> _JOB_: Please pull out every line of the material that contains the word "item". Copy each of those lines unchanged.

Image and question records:
____

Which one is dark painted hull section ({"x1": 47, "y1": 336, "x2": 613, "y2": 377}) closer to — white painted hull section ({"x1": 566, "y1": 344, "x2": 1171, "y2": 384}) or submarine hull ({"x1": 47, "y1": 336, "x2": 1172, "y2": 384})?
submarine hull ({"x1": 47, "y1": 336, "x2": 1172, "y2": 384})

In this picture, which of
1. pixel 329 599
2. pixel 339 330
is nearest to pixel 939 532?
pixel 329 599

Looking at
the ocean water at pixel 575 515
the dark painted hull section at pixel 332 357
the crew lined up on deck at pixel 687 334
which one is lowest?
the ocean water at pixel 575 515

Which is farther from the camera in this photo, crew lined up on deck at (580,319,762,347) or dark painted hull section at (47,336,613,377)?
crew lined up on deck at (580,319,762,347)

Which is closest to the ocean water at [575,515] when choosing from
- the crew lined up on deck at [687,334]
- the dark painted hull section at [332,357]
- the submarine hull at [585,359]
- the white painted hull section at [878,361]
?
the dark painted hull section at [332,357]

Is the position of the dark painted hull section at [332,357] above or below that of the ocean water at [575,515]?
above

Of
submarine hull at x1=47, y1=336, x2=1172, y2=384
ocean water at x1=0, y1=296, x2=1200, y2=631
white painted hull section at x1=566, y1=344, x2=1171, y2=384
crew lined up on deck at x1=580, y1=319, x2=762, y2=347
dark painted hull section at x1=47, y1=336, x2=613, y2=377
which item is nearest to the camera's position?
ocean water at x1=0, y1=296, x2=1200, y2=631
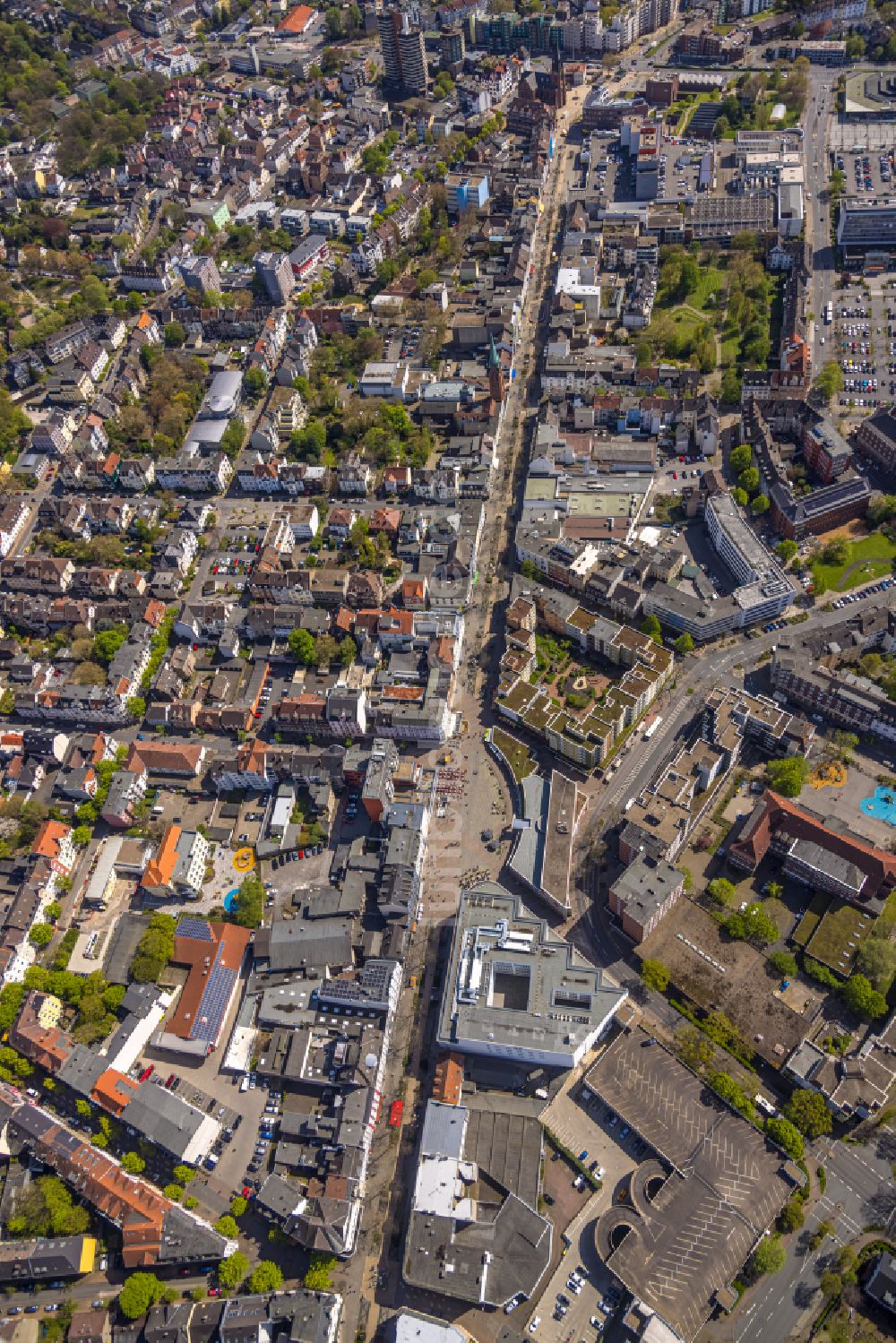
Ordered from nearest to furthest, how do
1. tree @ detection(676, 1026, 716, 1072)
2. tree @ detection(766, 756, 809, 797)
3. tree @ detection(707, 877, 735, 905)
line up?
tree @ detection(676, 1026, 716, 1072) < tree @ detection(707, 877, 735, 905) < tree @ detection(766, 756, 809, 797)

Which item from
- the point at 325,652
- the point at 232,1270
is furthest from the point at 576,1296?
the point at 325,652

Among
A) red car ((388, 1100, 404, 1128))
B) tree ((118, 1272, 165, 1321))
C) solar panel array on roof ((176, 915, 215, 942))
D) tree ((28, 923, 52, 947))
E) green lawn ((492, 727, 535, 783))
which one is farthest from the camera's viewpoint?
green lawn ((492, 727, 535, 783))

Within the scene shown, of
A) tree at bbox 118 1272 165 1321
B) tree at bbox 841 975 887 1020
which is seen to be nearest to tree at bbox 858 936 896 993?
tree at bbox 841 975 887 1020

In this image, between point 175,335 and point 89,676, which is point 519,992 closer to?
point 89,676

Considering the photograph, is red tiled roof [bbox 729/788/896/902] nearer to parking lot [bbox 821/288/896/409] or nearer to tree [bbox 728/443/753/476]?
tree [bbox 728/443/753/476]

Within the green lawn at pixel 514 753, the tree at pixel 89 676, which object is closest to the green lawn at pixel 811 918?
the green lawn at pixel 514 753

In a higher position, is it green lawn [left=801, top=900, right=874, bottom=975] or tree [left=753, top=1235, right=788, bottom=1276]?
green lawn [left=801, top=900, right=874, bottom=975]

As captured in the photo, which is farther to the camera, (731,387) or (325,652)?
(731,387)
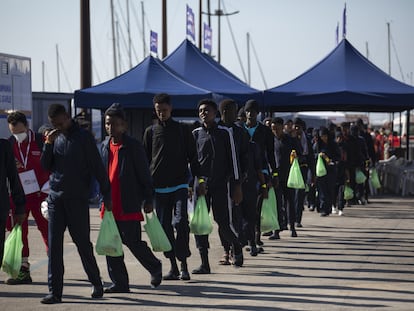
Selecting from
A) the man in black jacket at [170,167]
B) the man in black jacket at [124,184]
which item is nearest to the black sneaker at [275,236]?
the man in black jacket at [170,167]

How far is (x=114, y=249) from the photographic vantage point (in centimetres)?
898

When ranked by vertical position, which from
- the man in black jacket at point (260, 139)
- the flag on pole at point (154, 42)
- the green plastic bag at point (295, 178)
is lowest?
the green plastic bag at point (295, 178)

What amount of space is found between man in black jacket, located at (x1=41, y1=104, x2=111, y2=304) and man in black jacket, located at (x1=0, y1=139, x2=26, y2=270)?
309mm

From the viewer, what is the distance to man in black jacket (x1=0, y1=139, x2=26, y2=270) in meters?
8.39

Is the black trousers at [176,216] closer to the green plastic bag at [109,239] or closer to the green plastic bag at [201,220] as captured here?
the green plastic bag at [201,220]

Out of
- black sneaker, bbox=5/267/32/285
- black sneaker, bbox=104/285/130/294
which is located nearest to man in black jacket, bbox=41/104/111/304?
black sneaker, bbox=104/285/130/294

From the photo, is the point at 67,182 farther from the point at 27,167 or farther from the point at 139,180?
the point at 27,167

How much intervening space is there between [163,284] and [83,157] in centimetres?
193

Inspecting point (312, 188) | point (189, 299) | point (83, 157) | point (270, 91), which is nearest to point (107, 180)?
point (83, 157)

____

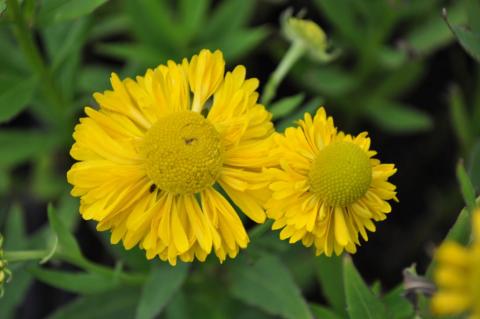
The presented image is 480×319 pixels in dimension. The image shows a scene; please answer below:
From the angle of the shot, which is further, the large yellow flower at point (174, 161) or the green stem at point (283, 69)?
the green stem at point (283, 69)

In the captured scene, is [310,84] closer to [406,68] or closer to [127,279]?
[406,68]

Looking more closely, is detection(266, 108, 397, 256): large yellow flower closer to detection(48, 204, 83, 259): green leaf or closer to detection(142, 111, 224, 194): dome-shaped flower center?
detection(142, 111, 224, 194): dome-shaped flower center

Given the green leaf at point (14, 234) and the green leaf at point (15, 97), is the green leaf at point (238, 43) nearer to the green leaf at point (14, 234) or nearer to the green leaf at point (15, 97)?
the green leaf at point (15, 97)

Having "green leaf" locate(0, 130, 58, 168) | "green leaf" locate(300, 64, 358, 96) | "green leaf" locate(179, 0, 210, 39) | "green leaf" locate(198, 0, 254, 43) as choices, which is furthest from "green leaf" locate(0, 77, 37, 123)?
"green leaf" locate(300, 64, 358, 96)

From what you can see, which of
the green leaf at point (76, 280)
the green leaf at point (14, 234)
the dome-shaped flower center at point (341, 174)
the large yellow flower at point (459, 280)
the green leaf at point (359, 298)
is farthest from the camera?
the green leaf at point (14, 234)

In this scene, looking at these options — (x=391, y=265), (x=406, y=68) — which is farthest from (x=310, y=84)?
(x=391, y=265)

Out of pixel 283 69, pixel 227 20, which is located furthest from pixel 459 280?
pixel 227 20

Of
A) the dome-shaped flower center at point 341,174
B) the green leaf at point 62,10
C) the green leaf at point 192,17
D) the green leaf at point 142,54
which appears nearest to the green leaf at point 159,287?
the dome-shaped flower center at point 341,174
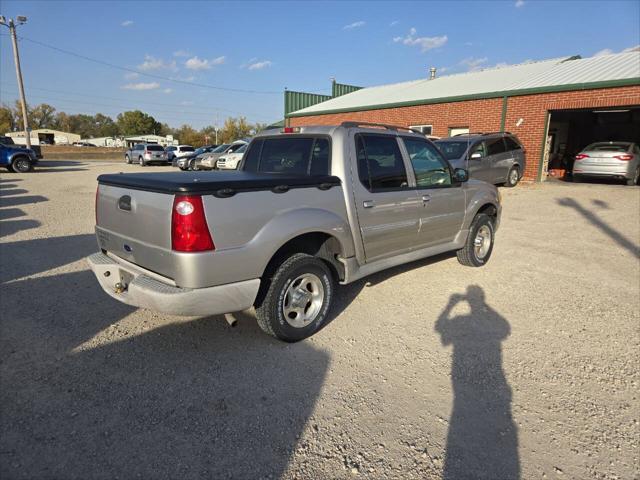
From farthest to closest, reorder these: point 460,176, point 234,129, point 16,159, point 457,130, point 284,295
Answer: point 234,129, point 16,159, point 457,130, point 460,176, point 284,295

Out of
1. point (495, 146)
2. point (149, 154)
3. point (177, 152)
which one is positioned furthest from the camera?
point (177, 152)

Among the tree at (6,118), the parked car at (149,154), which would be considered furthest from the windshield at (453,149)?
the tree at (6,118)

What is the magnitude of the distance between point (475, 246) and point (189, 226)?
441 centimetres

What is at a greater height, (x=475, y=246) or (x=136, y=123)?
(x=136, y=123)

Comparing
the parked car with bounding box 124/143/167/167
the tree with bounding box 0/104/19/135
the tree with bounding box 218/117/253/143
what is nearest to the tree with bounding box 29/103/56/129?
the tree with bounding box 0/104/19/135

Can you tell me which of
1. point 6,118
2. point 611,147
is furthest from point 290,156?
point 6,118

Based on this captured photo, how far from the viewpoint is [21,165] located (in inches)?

____

> _RESPONSE_:
which item is nearest to the camera's position?
Which item from
which item is nearest to the black sneaker at [275,236]?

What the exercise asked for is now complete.